> **Excerpt**:
There is also the prominent motif of “us and them.” Whether it was when African civilians were discouraged from seeking refuge at the Chinese embassy, or when Leng Feng’s black “adopted” son was almost prevented from boarding a Chinese rescue naval vessel, or when the factory owner initially opted to evacuate only his Chinese employees, the message was clear. China intends to continue the tradition of delineating the world along racial and national identity lines. The major difference in a Pax Sinica is that now, Chinese people can expect to be beneficiaries from racial discrimination.

However, the moment that best encapsulates China’s vehemence to building a “rich country and strong army” (富国强兵, fuguoqiangbing) that eclipses those of the Anglo- saxon variety, was in the final battle scene between Leng Feng and Big Daddy. What ultimately, moves Leng Feng to the state of rage, seemingly necessary to overcome the villain, was a single provocation uttered by the American mercenary: “People like you will always be inferior to people like me.” This was a crude and almost comedic moment when social Darwinistic politics between a diminishing power and a previously, humiliated one finally collided.

> **Written problem A**: From the commentary excerpt, output the part that opens with the words containing "However, the moment" and closes with "one finally collided.".
> **Written problem B**: Rewrite the paragraph of the commentary excerpt that begins "There is also the prominent motif" in a shorter form that keeps its main facts.
The lines that come after this have no connection to the commentary excerpt.

[Data listing]
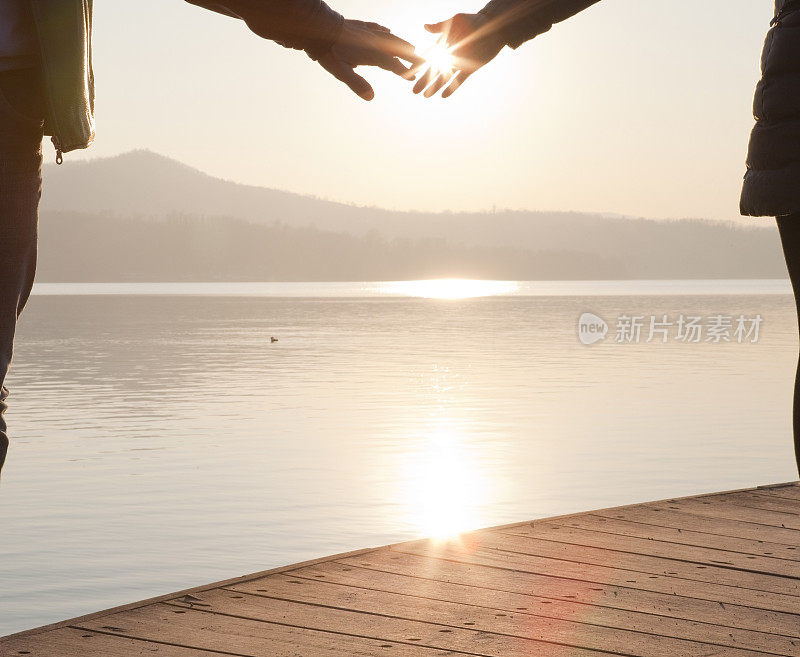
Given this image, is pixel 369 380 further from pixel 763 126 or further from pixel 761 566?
pixel 763 126

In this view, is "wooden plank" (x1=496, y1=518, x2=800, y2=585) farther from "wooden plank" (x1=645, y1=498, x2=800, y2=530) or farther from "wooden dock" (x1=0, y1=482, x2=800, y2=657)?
"wooden plank" (x1=645, y1=498, x2=800, y2=530)

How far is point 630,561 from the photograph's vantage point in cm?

> **Worked solution A**:
However, the moment that best encapsulates China’s vehemence to building a “rich country and strong army” (富国强兵, fuguoqiangbing) that eclipses those of the Anglo- saxon variety, was in the final battle scene between Leng Feng and Big Daddy. What ultimately, moves Leng Feng to the state of rage, seemingly necessary to overcome the villain, was a single provocation uttered by the American mercenary: “People like you will always be inferior to people like me.” This was a crude and almost comedic moment when social Darwinistic politics between a diminishing power and a previously, humiliated one finally collided.

> **Worked solution B**: The motif of "us and them" is prominent. African civilians were discouraged from seeking refuge at the Chinese embassy, Leng Feng's black "adopted" son was almost prevented from boarding a Chinese rescue naval vessel, and the factory owner initially opted to evacuate only his Chinese employees. The message is that China intends to keep dividing the world along racial and national identity lines. Under a Pax Sinica, the major difference is that Chinese people can now expect to benefit from racial discrimination.